RED ist ein kompromissloses Action-Survival/Dungeon-Crawler-Hybridchen für den Atari Lynx: kurze Räume, tödliche Fallen, Schlüssel finden, Ausgang öffnen – und immer tiefer in eine verdrehte Weihnachtswelt absteigen. Das Spiel setzt auf sehr reduzierte 1-Bit-Optik (mit starkem Farb-Akzent) und lebt vor allem von Tempo, Lernen und „noch ein Versuch“.
Worum geht’s?
Man spielt RED, einen kleinen (dunklen) Elf, der in einer korrumpierten Weihnachtswelt aufwacht.
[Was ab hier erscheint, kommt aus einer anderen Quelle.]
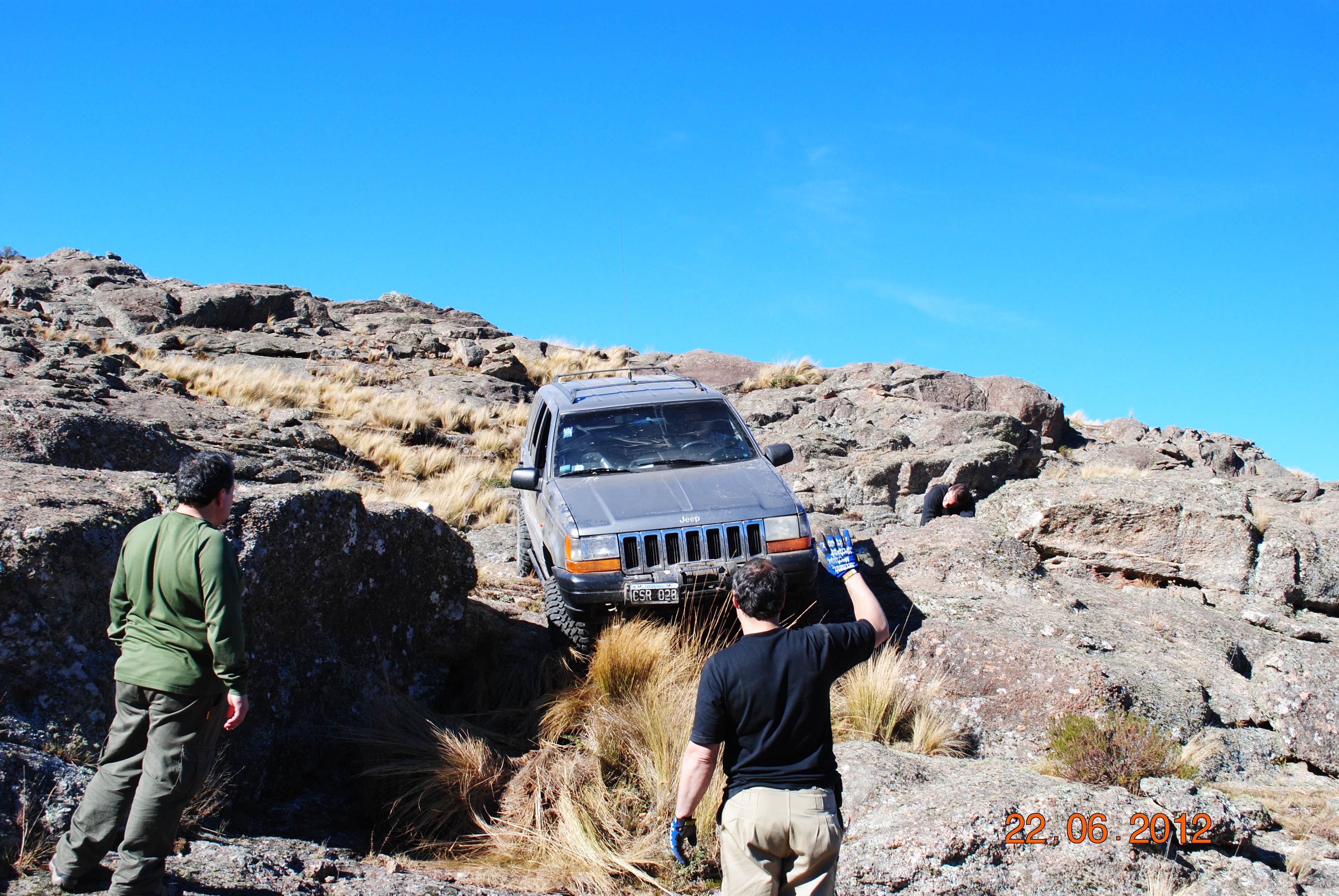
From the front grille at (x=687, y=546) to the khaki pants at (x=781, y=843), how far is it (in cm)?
335

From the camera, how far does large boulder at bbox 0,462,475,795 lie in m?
4.07

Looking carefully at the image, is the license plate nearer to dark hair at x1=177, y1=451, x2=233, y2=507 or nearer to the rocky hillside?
the rocky hillside

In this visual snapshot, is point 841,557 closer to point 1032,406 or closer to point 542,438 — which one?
point 542,438

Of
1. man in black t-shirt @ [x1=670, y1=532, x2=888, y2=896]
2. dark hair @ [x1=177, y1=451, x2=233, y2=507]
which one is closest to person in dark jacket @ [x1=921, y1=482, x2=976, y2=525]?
man in black t-shirt @ [x1=670, y1=532, x2=888, y2=896]

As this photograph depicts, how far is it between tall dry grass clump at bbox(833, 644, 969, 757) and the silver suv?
0.81 meters

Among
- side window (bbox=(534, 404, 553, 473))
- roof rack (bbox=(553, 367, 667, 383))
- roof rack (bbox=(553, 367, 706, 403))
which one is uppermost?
roof rack (bbox=(553, 367, 667, 383))

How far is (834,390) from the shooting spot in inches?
810

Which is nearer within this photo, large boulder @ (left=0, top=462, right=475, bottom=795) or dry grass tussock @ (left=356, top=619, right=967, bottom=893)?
large boulder @ (left=0, top=462, right=475, bottom=795)

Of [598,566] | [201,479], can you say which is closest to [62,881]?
[201,479]

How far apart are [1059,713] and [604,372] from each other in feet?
20.6

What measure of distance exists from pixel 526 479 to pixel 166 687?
4248 millimetres

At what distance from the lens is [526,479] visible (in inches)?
294

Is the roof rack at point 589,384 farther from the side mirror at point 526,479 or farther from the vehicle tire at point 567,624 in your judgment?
the vehicle tire at point 567,624

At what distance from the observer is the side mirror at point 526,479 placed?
→ 746 cm
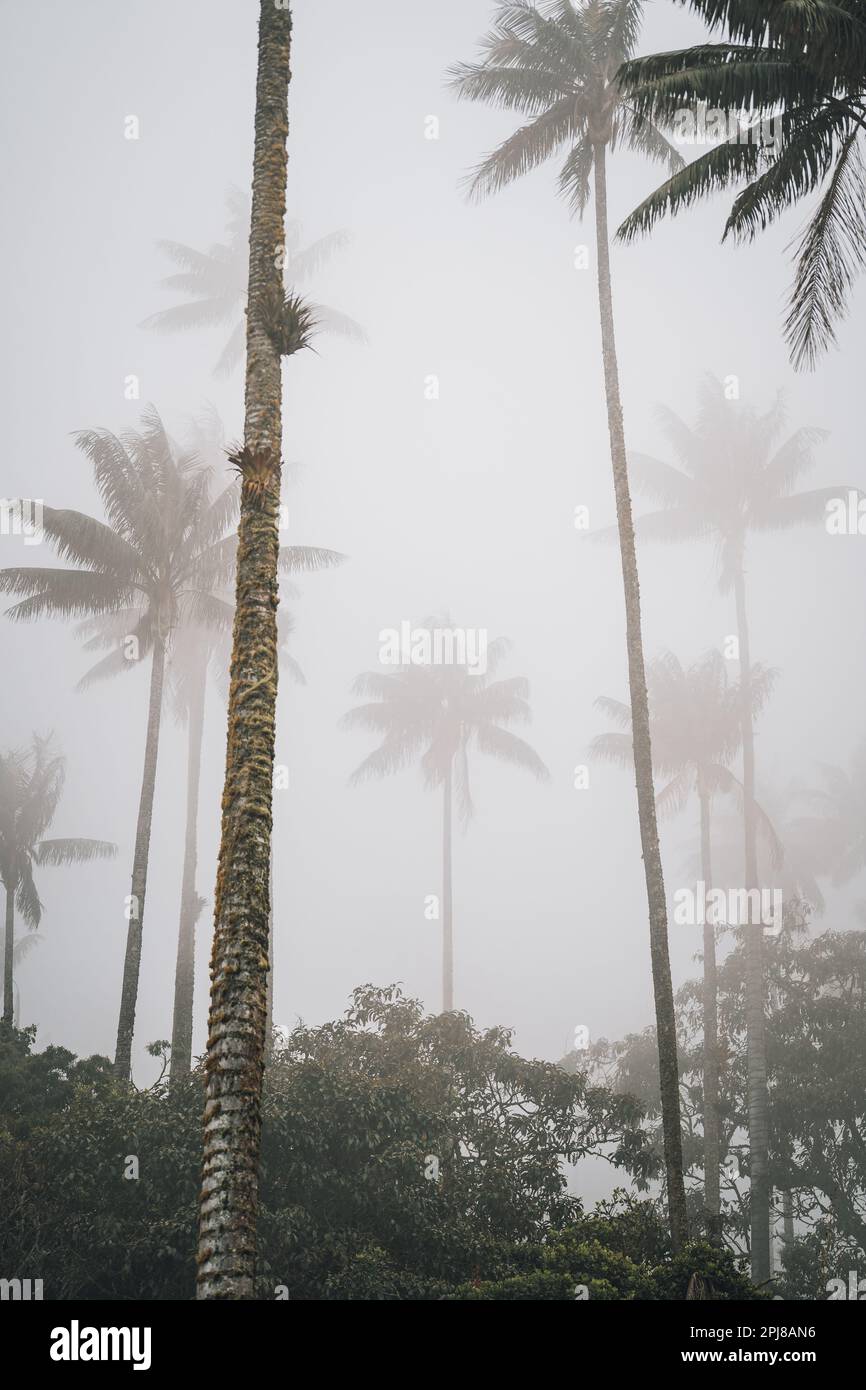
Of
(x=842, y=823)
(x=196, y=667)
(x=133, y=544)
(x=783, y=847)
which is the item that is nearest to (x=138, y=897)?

Irgendetwas ist mit Santa passiert – und RED muss durch ein Labyrinth aus Fallen und Gegnern, um das Ganze zu stoppen (Stichwort: „Santa-tronic“).
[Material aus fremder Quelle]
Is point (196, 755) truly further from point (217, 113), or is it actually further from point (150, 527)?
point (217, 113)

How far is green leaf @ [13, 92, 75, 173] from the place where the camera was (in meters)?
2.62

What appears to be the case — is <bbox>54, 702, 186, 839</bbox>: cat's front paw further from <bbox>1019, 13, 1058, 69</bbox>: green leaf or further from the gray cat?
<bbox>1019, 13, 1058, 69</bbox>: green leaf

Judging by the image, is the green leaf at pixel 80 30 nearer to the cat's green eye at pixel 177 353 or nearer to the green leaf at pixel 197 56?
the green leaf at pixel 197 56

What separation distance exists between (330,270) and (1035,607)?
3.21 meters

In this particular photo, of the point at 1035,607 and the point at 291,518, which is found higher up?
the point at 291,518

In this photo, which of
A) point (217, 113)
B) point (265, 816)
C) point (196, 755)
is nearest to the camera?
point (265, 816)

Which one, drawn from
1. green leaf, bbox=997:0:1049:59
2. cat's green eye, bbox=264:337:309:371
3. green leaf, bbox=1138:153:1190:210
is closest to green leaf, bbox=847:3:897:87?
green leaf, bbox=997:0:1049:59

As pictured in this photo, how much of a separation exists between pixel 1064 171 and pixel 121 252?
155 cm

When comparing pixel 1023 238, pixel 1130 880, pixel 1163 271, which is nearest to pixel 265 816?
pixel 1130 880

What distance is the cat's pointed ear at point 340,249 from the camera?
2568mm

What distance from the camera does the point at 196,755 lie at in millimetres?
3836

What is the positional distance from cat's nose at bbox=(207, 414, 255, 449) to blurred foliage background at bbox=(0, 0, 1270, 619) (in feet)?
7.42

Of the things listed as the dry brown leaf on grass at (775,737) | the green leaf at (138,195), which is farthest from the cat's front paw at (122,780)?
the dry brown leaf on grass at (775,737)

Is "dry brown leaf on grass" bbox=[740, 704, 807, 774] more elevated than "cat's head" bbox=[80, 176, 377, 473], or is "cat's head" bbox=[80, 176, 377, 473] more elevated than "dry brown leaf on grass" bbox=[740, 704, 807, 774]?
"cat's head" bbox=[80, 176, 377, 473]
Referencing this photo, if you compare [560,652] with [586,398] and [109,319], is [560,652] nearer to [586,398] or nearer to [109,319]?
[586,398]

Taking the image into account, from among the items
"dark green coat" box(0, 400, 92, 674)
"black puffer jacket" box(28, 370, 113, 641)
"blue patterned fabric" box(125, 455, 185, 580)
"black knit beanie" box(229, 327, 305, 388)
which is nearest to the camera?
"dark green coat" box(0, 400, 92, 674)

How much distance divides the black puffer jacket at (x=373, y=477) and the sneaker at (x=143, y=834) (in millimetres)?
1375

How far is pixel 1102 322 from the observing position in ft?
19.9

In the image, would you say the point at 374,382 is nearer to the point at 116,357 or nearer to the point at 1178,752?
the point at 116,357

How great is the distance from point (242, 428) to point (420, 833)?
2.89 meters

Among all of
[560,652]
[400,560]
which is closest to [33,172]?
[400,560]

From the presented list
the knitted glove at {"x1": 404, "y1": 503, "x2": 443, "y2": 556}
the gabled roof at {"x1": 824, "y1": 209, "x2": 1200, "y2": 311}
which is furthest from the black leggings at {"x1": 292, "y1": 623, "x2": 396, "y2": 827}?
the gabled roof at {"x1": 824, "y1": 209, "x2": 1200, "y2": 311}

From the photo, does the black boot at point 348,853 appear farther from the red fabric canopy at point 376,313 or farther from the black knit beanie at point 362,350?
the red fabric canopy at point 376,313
Gameplay – so spielt es sich
Die Grundschleife ist schön klar und oldschool:
- Raum betreten, Muster lesen, Fallen/Feinde meiden
- Schlüssel einsammeln
- Ausgang aufschließen
- Abstieg in die nächste Ebene/den nächsten Abschnitt
Spannend ist, wie stark RED auf Bewegung und Timing setzt: Laufen ist nicht nur Option, sondern ein Überlebenswerkzeug – A oder B drücken, um zu rennen, fühlt sich sofort nach „Panik-Modus“ an (positiv gemeint). Das Spiel belohnt, wenn man Räume wie kleine Puzzle-Fallen-Kammern behandelt: erst schauen, dann sprinten.
Grafik & Atmosphäre
Optisch ist RED bewusst minimalistisch – 1-Bit-Look, harte Kontraste, klare Silhouetten. Dadurch sind Muster von Fallen und Gegnern meist gut erkennbar, und der namensgebende „RED“-Akzent wirkt wie ein stilistisches Ausrufezeichen. Die Weihnachts-Thematik ist hier kein Wohlfühl-Deko, sondern eher „düsteres Märchen“: weniger Lametta, mehr „fiese Werkstatt“.

Schwierigkeit & Motivation
RED ist kein Spaziergang. Es lebt davon, dass man stirbt, lernt, wieder startet – und Stück für Stück sicherer wird. Wenn man mit der richtigen Erwartung reingeht („kurze, harte Räume“ statt „gemütliche Expedition“), macht genau das süchtig: ein paar Sekunden länger überleben, einen Raum sauber lösen, den nächsten Ausgang erreichen.

Umfang & Wiederspielwert
Ursprünglich entstand RED für die LynXmas-Jam 2020 (dort waren die Beiträge stark limitiert), wurde danach aber zu einer „voll ausgearbeiteten“ Version mit deutlich mehr Inhalt/Optionen weiterentwickelt. Das merkt man: Es wirkt nicht wie ein einzelnes Jam-Gimmick, sondern wie ein ernsthaft fertiggestelltes Lynx-Spiel, das man immer wieder für kurze Sessions anwerfen kann.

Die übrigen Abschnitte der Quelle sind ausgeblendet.